- _YOUR OBJECTIVE_:
Show every line in the records below that contains the word "viewer", copying each line in full. Case counts.

- _SUPPLIED RECORDS_:
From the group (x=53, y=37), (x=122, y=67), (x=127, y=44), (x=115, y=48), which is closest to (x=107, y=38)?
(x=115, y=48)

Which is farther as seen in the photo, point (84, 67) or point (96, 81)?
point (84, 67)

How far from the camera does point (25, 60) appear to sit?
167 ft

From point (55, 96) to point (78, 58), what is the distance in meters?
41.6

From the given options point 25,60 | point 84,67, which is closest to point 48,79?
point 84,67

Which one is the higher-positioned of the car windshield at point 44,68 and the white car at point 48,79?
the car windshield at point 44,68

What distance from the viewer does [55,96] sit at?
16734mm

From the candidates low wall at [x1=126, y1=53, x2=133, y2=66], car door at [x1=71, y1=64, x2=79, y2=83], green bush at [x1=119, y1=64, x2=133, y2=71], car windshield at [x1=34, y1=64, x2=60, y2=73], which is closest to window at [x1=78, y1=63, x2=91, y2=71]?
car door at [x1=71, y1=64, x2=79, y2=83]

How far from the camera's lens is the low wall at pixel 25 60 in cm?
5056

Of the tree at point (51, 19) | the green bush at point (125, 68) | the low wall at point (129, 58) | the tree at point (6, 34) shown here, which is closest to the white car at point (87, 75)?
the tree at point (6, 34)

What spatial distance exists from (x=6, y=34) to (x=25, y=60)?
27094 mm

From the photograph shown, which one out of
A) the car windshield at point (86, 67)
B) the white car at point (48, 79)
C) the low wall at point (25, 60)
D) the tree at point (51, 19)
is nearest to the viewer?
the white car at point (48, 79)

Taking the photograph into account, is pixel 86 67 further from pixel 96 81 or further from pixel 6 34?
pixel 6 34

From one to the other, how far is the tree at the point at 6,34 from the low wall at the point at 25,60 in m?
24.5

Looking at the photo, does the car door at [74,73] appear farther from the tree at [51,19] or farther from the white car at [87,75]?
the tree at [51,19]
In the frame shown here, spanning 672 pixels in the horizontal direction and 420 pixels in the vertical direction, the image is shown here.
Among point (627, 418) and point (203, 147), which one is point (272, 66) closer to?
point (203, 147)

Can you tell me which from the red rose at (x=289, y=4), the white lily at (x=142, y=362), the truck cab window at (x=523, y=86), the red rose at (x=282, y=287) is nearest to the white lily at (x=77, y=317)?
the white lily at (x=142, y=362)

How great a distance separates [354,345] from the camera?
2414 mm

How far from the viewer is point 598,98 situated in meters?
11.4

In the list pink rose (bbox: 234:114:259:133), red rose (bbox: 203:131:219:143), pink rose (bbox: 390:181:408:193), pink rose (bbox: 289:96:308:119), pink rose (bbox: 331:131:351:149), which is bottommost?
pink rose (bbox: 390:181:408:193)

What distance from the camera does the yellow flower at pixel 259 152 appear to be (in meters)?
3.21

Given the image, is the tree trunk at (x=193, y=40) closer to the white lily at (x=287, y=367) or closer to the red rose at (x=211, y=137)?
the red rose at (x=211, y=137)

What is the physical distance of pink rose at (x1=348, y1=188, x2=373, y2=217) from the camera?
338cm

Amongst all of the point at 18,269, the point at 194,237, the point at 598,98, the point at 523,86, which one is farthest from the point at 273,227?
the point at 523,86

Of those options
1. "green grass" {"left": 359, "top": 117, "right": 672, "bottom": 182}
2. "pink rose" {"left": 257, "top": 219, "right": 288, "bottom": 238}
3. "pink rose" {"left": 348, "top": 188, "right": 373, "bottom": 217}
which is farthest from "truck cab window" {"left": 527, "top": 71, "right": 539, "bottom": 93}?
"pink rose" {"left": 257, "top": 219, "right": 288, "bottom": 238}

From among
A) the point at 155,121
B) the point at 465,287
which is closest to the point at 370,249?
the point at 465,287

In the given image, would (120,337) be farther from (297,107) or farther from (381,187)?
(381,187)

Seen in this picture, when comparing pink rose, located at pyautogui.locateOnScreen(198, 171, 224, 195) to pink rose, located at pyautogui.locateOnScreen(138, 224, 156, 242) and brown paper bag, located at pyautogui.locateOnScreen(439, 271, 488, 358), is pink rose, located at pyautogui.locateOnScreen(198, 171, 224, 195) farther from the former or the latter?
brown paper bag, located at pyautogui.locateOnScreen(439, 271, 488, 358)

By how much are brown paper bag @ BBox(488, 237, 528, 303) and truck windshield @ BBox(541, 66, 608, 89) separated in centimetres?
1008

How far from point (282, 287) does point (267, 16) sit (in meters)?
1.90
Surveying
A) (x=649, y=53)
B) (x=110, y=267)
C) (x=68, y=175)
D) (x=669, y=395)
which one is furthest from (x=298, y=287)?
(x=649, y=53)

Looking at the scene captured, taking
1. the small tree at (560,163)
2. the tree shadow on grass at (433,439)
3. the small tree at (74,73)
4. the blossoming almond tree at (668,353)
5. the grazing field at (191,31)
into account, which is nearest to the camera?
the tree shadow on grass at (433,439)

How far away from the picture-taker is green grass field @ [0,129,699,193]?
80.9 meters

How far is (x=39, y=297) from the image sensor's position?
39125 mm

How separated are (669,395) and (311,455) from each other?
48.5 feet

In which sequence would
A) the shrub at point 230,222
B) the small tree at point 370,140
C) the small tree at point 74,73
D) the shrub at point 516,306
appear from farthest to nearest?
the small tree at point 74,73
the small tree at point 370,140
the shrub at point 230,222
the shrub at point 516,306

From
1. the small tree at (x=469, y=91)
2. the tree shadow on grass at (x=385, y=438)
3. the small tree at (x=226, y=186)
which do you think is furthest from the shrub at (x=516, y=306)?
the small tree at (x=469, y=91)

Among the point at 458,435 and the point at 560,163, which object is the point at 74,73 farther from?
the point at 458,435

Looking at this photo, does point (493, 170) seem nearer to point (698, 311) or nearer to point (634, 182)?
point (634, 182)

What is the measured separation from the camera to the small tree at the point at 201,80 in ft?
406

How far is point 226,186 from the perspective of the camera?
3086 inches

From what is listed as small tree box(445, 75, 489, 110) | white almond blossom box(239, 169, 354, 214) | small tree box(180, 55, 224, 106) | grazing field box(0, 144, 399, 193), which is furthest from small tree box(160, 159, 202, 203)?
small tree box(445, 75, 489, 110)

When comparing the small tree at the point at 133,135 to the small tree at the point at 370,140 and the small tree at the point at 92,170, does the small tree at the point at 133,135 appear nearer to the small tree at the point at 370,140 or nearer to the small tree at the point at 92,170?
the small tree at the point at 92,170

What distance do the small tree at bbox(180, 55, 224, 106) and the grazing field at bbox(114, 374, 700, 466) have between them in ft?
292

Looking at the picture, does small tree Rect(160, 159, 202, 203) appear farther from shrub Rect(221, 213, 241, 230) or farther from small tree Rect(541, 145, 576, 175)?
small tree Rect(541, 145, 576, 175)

* * *

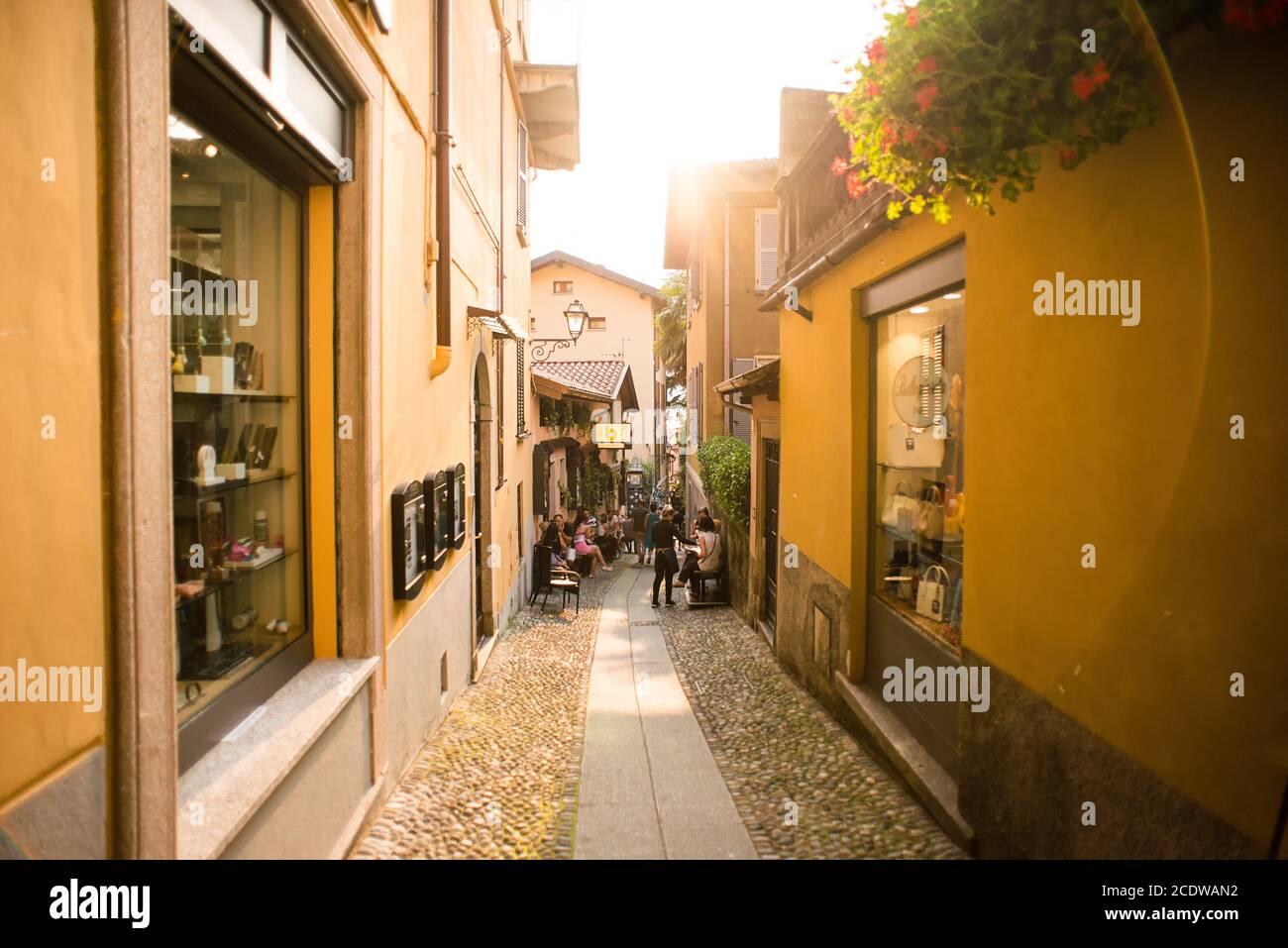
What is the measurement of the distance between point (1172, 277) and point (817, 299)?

- _TASK ANSWER_:
What distance from the viewer does [55,96] sit at?
is nearest to the viewer?
How far from the viewer is point 598,98 situated in meters?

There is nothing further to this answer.